DATA FOR ANALYSIS Start Marker

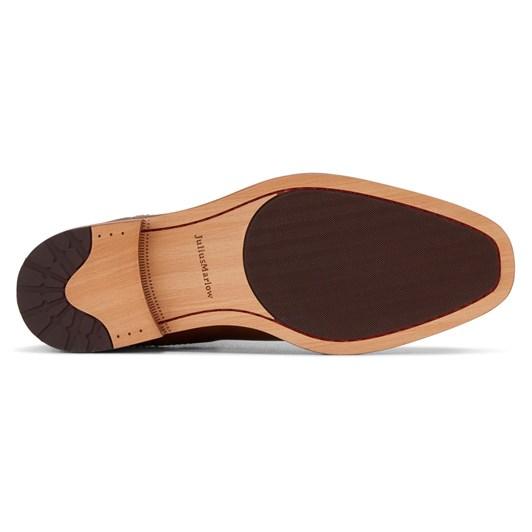 Julius Marlow Scuttle Shoe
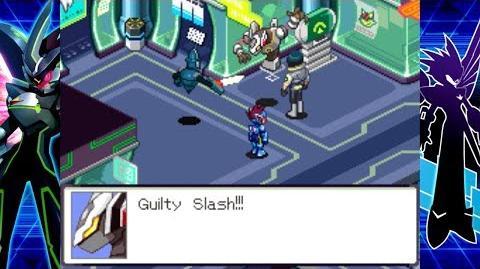Mega Man Star Force 3 - Part 4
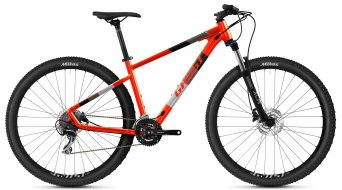 Ghost Kato Essential 27.5 MTB bici completa . darkred/lightred mod. 2021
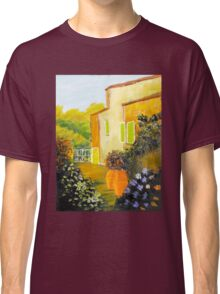 Tuscany Courtyard Classic T-Shirt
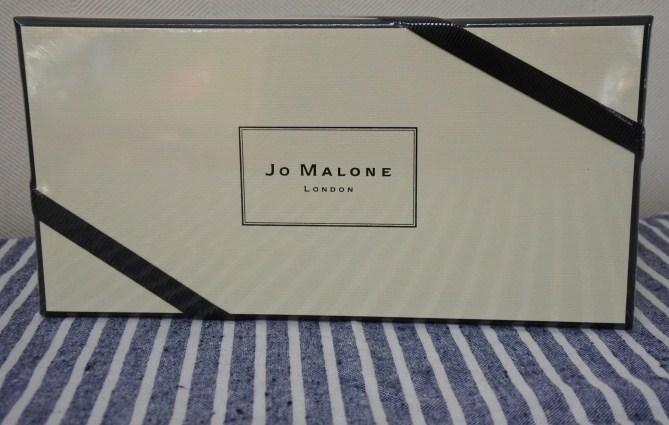 조말론 코롱 컬렉션 JO MALONE LONDON Cologn..
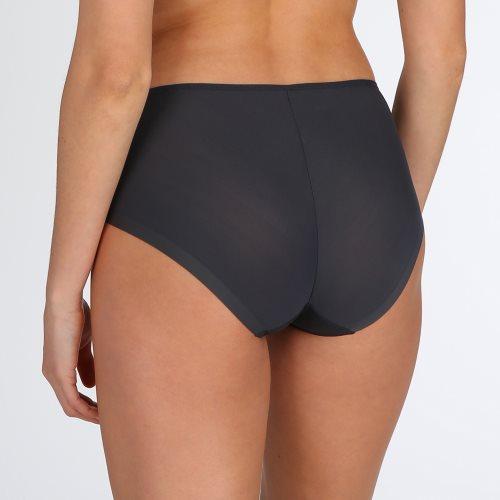 Marie Jo L'Aventure - GORDON - Short-Hotpants Front3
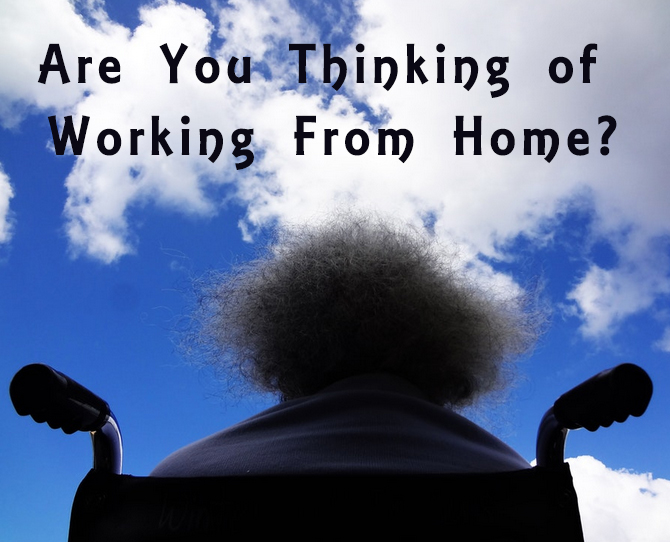 disabled working from home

DATA FOR ANALYSIS End Marker

▶ ABOUT THIS TASK:
Transcription of the lines from the one with "조말론 코롱 컬렉션 JO MALONE LONDON Cologn.." through the end of the entries is required, exact and with no pictures.

▶ ANSWER TO THE EXERCISE:
 조말론 코롱 컬렉션 JO MALONE LONDON Cologn..
 Marie Jo L'Aventure - GORDON - Short-Hotpants Front3
 disabled working from home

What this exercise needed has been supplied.